= The task =
When the line containing "order: Rodentia" appears in the data below, begin copying there and stop only after the line containing "common name: mouse".
[[ Material provided open ]]
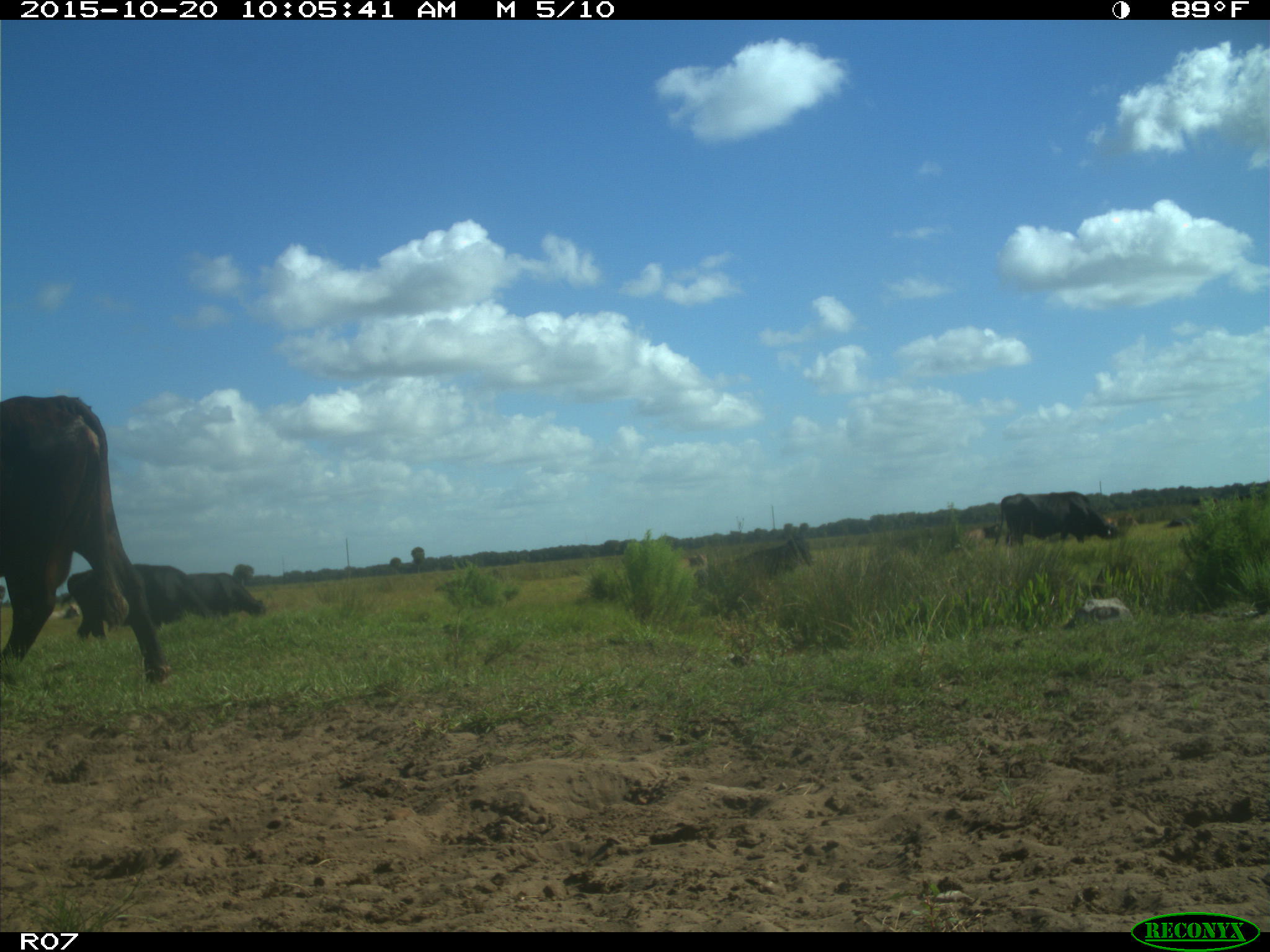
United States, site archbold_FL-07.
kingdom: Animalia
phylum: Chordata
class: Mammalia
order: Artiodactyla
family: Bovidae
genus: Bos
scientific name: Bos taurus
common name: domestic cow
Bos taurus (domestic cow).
[[ Material provided closed ]]
[[ Material provided open ]]
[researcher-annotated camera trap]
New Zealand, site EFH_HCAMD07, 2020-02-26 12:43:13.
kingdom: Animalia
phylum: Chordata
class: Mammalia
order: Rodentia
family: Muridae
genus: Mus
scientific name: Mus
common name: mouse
[[ Material provided closed ]]
= Task output =
order: Rodentia
family: Muridae
genus: Mus
scientific name: Mus
common name: mouse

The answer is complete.